An increase of mutating microbes around the globe has led medical experts to call antibiotic resistance an "apocalyptic threat" and raises an alarm for needed research into finding new solutions now. The most recent antibacterial drug developments date back more than 30 years at this point. With many of the chemical components of cannabis known to have antimicrobial effects as a way for the plant to protect itself, research into how these benefits can translate into human disease has begun in earnest. In terms of antimicrobial action, one such cannabinoid, cannabigerol (CBG), has proven particularly potent.
The antimicrobial and antifungal implications of CBG were first investigated in 1982 by the Elsohly et al team at the University of Mississippi. But research remained superficial until larger concentrations of the compound could be easily obtained, either from lab synthesis or access to the CBG-rich plants that are now being cultivated after the passage of the 2018 Farm Bill.
In a 2008 study on antibacterial cannabinoids, investigators demonstrated potent activity against a variety of methicillin-resistant Staphylococcus aureus (MRSA) strains by both CBD and CBG via topical application. The researchers also pointed out that the potential synergy of cannabinoids and terpenes, many of which also have antimicrobial potential, should be considered to improve patient outcomes.
Additionally, a 2018 study reported that endocannabinoids, like anandamide (AEA), are able to inhibit the spread of MRSA infections by decreasing biofilm formation which can increase the spread of bacterial colonization on the skin. Drugs that mimic the effects of AEA in the body, like THC, or drugs that inhibit the degradation of AEA in the body by the enzyme fatty acid amide hydrolase (FAAH), may prove agents of promise in the fight against biofilm-associated MRSA infections.
In recent news, a study out of McMaster University in Hamilton, Ontario published in bioRxiv preprint demonstrated that CBG was more effective against MRSA USA300, a highly virulent and prevalent form, than the four other major cannabinoids tested: Δ9-tetrahydrocannabinol (THC), cannabidiol (CBD), cannabichromene (CBC), and cannabinol (CBN).

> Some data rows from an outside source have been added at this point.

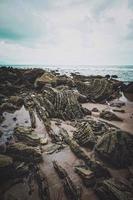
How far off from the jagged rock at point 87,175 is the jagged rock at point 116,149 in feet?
2.86

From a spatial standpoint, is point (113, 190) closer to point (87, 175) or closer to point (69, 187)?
point (87, 175)

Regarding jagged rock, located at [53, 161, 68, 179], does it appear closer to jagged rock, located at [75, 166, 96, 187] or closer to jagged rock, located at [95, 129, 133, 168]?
jagged rock, located at [75, 166, 96, 187]

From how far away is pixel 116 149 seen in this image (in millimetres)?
5160

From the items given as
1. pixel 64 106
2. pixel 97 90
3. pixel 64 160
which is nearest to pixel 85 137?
pixel 64 160

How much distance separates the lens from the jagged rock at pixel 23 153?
5.07 m

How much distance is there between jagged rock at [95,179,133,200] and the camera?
3.71 meters

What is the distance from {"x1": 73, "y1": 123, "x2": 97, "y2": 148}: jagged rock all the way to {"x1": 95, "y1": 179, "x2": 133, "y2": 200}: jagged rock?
1879 mm

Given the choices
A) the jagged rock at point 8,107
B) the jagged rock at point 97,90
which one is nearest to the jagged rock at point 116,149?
the jagged rock at point 8,107

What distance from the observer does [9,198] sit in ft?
12.7

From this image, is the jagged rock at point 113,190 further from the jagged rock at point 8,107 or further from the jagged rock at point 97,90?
the jagged rock at point 97,90

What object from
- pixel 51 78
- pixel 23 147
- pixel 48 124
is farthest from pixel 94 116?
pixel 51 78

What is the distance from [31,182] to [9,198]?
640 millimetres

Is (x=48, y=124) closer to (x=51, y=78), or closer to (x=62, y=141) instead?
(x=62, y=141)

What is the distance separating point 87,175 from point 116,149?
1.34 m
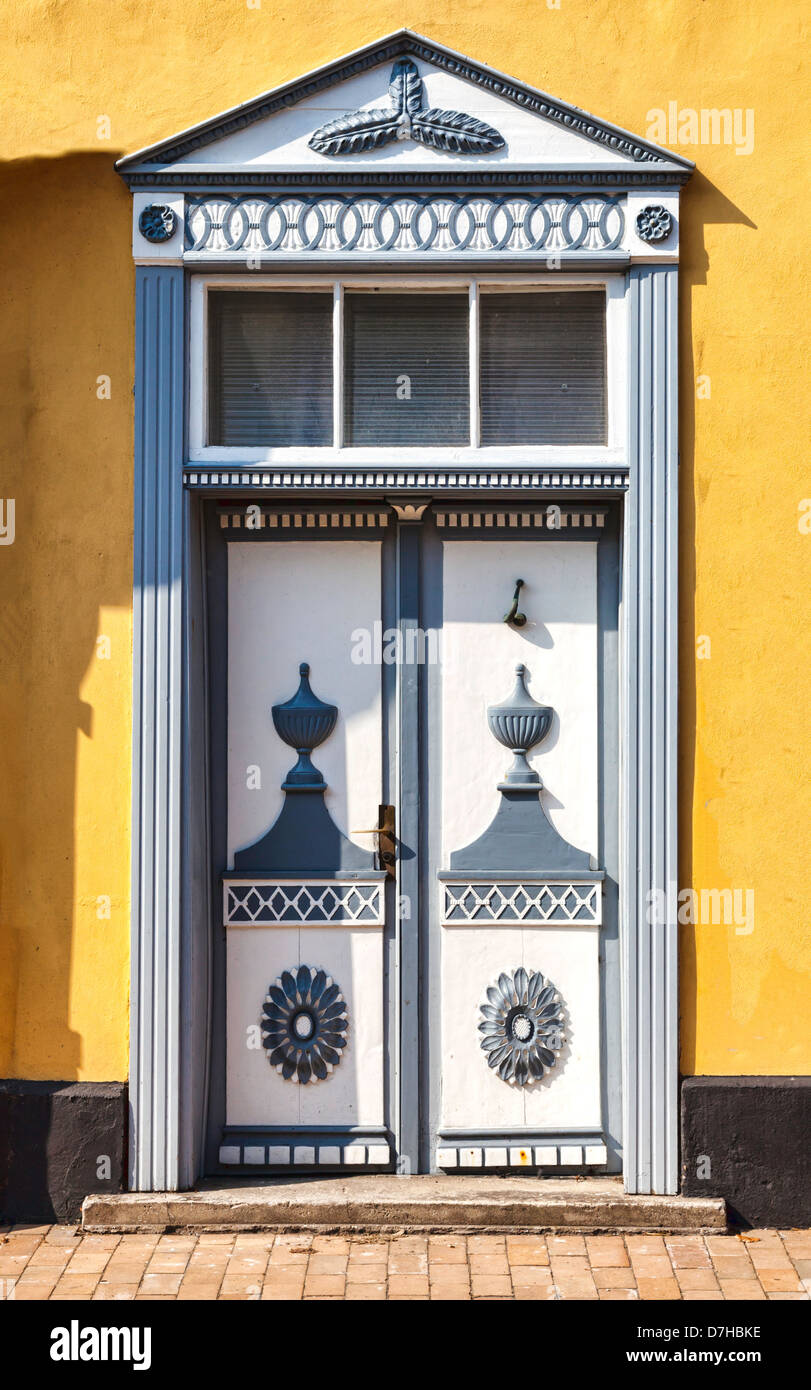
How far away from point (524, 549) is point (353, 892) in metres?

As effective as vancomycin, a drug widely considered the last line of defense against drug-resistant bacteria, CBG was shown to be successful at treating MRSA. Unlike vancomycin, which has already begun to exhibit bacterial resistance, this superbug displayed no such energy for overcoming the CBG therapy. The cannabinoid was also more potent than conventional antibiotics in inhibiting the thin, slimy biofilms associated with disease persistence and against dormant "persister" cells that have a role in chronic and relapsing infection, rapidly eradicating populations below detectable levels.
More Than MRSA
Additionally, researchers in this new study were able to further elucidate the beneficial effects of CBG against both Gram-positive and Gram-negative drug-resistant bacteria. These two broad categories of bacteria classification are associated with cell wall permeability. The double cell membrane of Gram-negative organisms makes treatment trickier. Without a little help from compounds that can dissolve the outer shell while preserving the inner cell layer, conventional antibiotic treatments have a difficult time getting through. And regular mutations in drug-resistant types make treatment nearly impossible.
Gram-negative bacteria make up 75% of the antibiotic resistant infections highlighted by the World Health Organization (WHO), according to the study’s authors, and are responsible for an array of deleterious diseases, including chlamydia and gonorrhea as well as pneumonic, septicemic, and bubonic plagues. Particularly virulent strains like Klebsiella, Acinetobacter, and Pseudomonas aeruginosa can cause deadly healthcare-associated infections like pneumonia and various sepsis syndromes.
Once investigators demonstrated the ability of CBG to effectively work on the inner membrane of Gram-positive MRSA in a rodent model, they tested its efficacy on Gram-negative E. coli after the outer membrane was made permeable by the addition of polymyxin B, an antibiotic already in use to treat Gram-negative infections. By breaking down the disease cell membrane, polymyxin B provided CBG access to its point of action. While these results are significant, serious side effects are associated with this added compound, including kidney failure, whereas one of the most promising aspects of cannabinoid therapies is the low rate of both serious side effects and toxicity to healthy cells.
The results of the study demonstrated the potential for CBG therapy against MRSA infection and disease persistence by inhibiting bacteria, repressing biofilm formation, eradicating already present biofilms, and effectively eliminating problematic persister cells. The non-intoxicating, non-sedative nature of the cannabis constituent further highlights its therapeutic potential against drug-resistant bacteria with a very low rate of resistance development. Now that CBG has been made more readily available to researchers, human trials will be the next step in determining whether this super drug is an effective therapy against superbugs.